What to work on> Write the next part of the news article on Republican criticism of the IRS operating plan, picking up after its final sentence.

IRS Report Fails to Provide Key Details, Republican Lawmakers Say

IRS Report Fails to Provide Key Details, Republican Lawmakers Say
Committee chairman Rep. Jason Smith (R-Mo.) arrives for a House Ways and Means Committee hearing on Capitol Hill in Washington on March 10, 2023. (Drew Angerer/Getty Images)
Frank Fang
4/7/2023
Updated:
4/7/2023
0:00

House Ways and Means Committee Chairman Jason Smith (R-Mo.) has criticized the IRS for failing to provide essential information in its much-anticipated report released on April 6.

The tax agency unveiled its strategic operating plan in the report, disclosing how it plans to use the $80 billion in new funding provided by the Democrats’ Inflation Reduction Act. The new cash infusion will be used to hire thousands of new employees, improve tax enforcement and customer service, and audit wealthy taxpayers and corporations.
“Americans are rightly concerned the IRS will use its $80 billion pay raise to go after the middle class, and today’s announcement does nothing to ease those concerns. The American people deserve to know how their hard-earned taxpayer dollars are being spent,” Smith said in a statement.

“The IRS’s latest document offers no specifics for the agency over the next decade. If this is a ‘plan,’ why does it omit how many employees the agency seeks to hire over ten years, fail to identify target audit rates for taxpayers, and lack specific details about how the money will be spent beyond the next two years?” he added.

The IRS, which had 78,661 full-time equivalent (FTE) employees in the fiscal year 2021, said in the report that it plans to hire nearly 30,000 new FTE employees during the 2023 and 2024 fiscal years, including 8,782 hires in enforcement and 13,883 in taxpayer service.
However, the report did not provide hiring estimates beyond those years. The IRS added that its operating plan will be updated annually and that it will adjust its hiring plan.

‘More Questions Than Answers’ 

Smith also questioned why the Biden administration would seek billions more in funding for the IRS for the fiscal year 2024.

“The $80 billion raise is just the start,” Smith said. “The Biden Administration had the nerve to ask Congress to give the IRS another $43 billion in its annual budget request while withholding details on how it will spend the new money.”

According to the congressman, the administration’s $6.9 trillion budget proposal for fiscal year 2024 includes a $14.1 billion IRS annual budget for the year—which is 15 percent higher than the 2023 level—and an additional $29.1 billion in mandatory funding for enforcement and operations.

Supplied entries>
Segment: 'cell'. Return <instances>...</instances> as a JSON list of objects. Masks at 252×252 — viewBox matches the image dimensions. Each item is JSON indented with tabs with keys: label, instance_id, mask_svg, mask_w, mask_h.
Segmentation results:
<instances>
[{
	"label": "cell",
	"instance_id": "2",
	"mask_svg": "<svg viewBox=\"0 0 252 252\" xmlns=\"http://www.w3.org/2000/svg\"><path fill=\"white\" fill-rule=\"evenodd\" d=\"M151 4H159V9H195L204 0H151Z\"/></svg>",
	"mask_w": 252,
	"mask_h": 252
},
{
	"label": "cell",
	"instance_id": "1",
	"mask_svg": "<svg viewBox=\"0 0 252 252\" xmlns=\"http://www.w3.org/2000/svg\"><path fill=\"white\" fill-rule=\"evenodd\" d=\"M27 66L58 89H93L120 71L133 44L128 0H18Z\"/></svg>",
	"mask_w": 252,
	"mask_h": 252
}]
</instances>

The reply>
As a result, Smith questioned whether the agency had actually presented a “plan” in its report at all.

“This is a punt, not a ‘plan,’ and it raises more questions than answers about how Americans’ tax dollars will be spent to go after working families and small businesses,” he said.

Sen. John Thune (R-S.D.) speaks after a Republican policy luncheon at the U.S. Capitol in Washington on March 28, 2023. (Kevin Dietsch/Getty Images)
Sen. John Thune (R-S.D.) speaks after a Republican policy luncheon at the U.S. Capitol in Washington on March 28, 2023. (Kevin Dietsch/Getty Images)

Sen. John Thune (R-S.D.), the ranking member of the Finance Committee’s Subcommittee on Taxation and IRS Oversight, also criticized the report as failing to answer some questions.

“It has no detailed spending breakdown, no oversight mechanism, and no answers to other important questions,” Thune wrote on Twitter. “The IRS Funding Accountability Act, which I led with my Republican colleagues, would fix that.”
The IRS Funding Accountability Act, which was introduced in the Senate (S.338) and House (H.R.888) in February, would require the IRS to provide Congress with its quarterly updates and plans, and the agency would face financing penalties if it failed to do so, according to a press release on the legislation’s introduction.

‘A Fair Tax System’ 

Democrats on the House Ways and Means Committee welcomed the IRS report.
“Soon, thanks to Democratic investment, the IRS will be better equipped to hold tax cheats accountable, recover taxes owed, and reduce the tax gap,” said ranking member of the committee Rep. Richard Neal (D-Mass.), according to a statement.
(L-R) Committee chairman Rep. Jason Smith (R-Mo.) speaks with ranking member Rep. Richard Neal (D-Mass.) during a House Ways and Means Committee hearing on Capitol Hill in Washington on March 10, 2023. (Drew Angerer/Getty Images)
(L-R) Committee chairman Rep. Jason Smith (R-Mo.) speaks with ranking member Rep. Richard Neal (D-Mass.) during a House Ways and Means Committee hearing on Capitol Hill in Washington on March 10, 2023. (Drew Angerer/Getty Images)

Rep. Bill Pascrell (D-N.J.), ranking member of the Ways and Means Subcommittee on Oversight, praised Treasury Secretary Janet Yellen and IRS Commissioner Danny Werfel for their effort in putting the report together.

“But we have a long way to go in building a fair tax system that works for all Americans,” Pascrell said in a statement. “I am grateful for the leadership of Secretary Yellen and Commissioner Werfel in developing this aggressive plan to make tax administration in America better and ensure the 1 percent and corporations pay their fair share without clever abuses and avoidance.

“As we approach the end of another tax season, I will continue to be relentless in my efforts to support dedicated IRS employees and bring an end to our nation’s two-tier tax system.”

On April 6, Werfel assured American taxpayers who make less than $400,000 that they won’t see more audits.
“People who get W-2s or Social Security payments or have a small business should not be worried about a sudden new wave of IRS audits,” Werfel told reporters on Thursday. “Our focus will be on other high dollar areas for quite some time because there’s a lot of work to do in those more complex areas of tax law that will take years to accomplish.”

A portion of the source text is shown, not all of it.